ACTIVITY: A verbatim copy of the listing is needed; pictures are to be left out.
***** DATA SHOWN
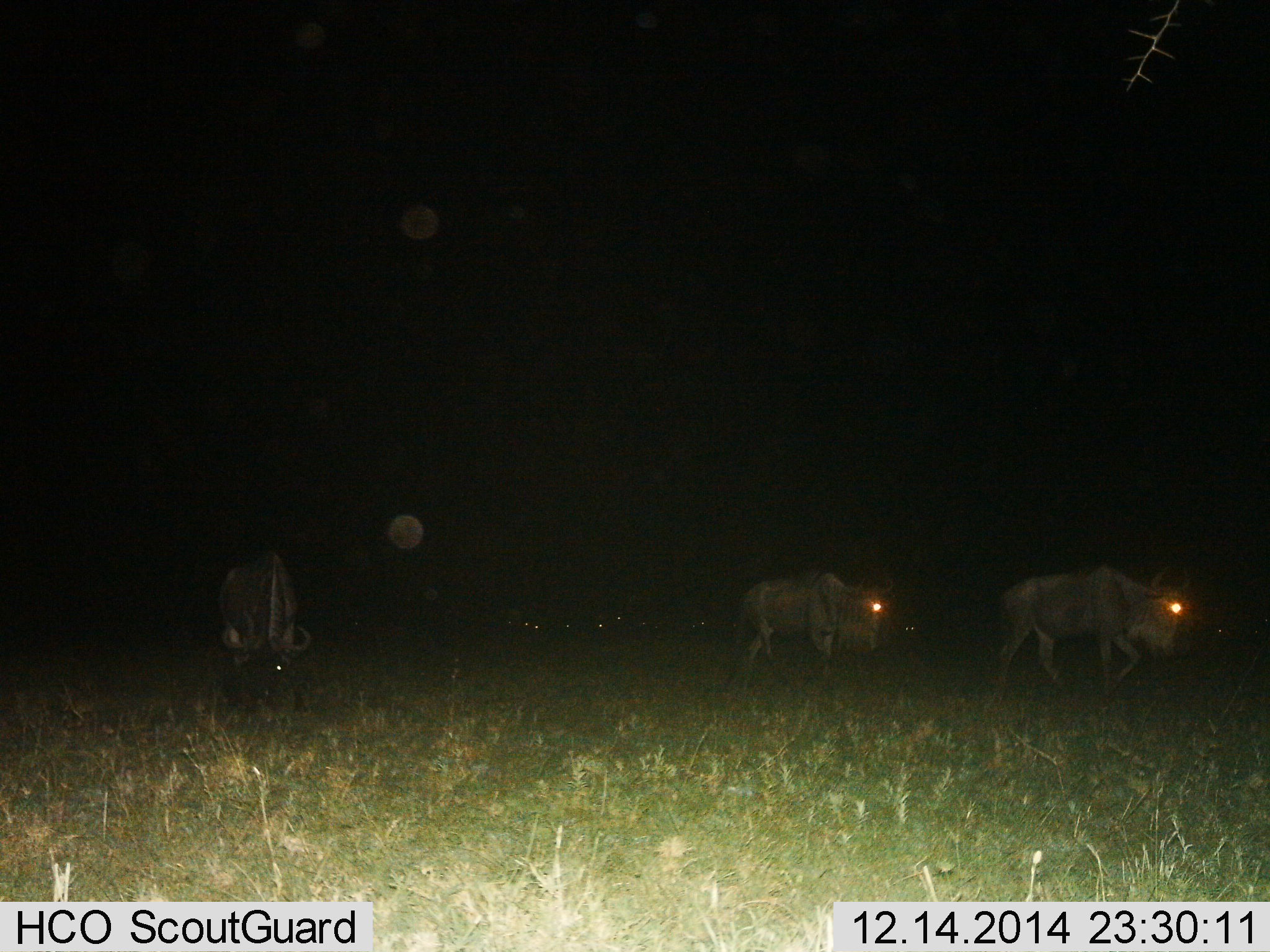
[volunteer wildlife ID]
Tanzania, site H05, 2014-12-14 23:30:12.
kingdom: Animalia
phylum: Chordata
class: Mammalia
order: Artiodactyla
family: Bovidae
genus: Connochaetes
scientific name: Connochaetes taurinus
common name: blue wildebeest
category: wildebeest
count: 3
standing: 20%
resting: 0%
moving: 90%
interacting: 0%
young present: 0%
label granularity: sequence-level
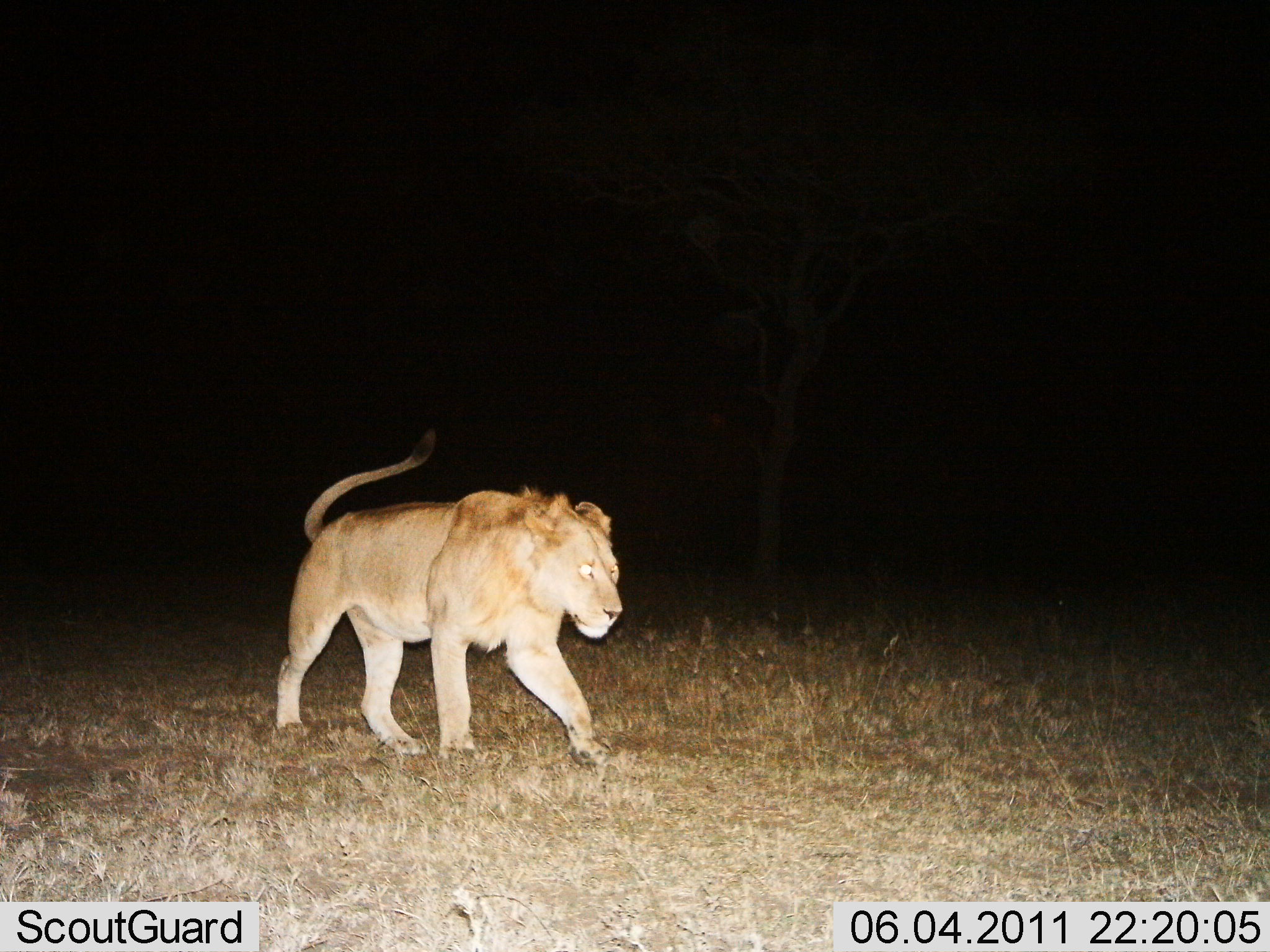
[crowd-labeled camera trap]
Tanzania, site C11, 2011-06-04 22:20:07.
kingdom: Animalia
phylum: Chordata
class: Mammalia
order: Carnivora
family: Felidae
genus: Panthera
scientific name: Panthera leo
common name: lion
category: lionmale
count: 1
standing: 9%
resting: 0%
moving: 91%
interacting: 0%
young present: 0%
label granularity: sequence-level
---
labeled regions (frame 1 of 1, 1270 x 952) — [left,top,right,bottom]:
animal: [274,428,622,764]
**********
EXERCISE RESULT:
[volunteer wildlife ID]
Tanzania, site H05, 2014-12-14 23:30:12.
kingdom: Animalia
phylum: Chordata
class: Mammalia
order: Artiodactyla
family: Bovidae
genus: Connochaetes
scientific name: Connochaetes taurinus
common name: blue wildebeest
category: wildebeest
count: 3
standing: 20%
resting: 0%
moving: 90%
interacting: 0%
young present: 0%
label granularity: sequence-level
[crowd-labeled camera trap]
Tanzania, site C11, 2011-06-04 22:20:07.
kingdom: Animalia
phylum: Chordata
class: Mammalia
order: Carnivora
family: Felidae
genus: Panthera
scientific name: Panthera leo
common name: lion
category: lionmale
count: 1
standing: 9%
resting: 0%
moving: 91%
interacting: 0%
young present: 0%
label granularity: sequence-level
---
labeled regions (frame 1 of 1, 1270 x 952) — [left,top,right,bottom]:
animal: [274,428,622,764]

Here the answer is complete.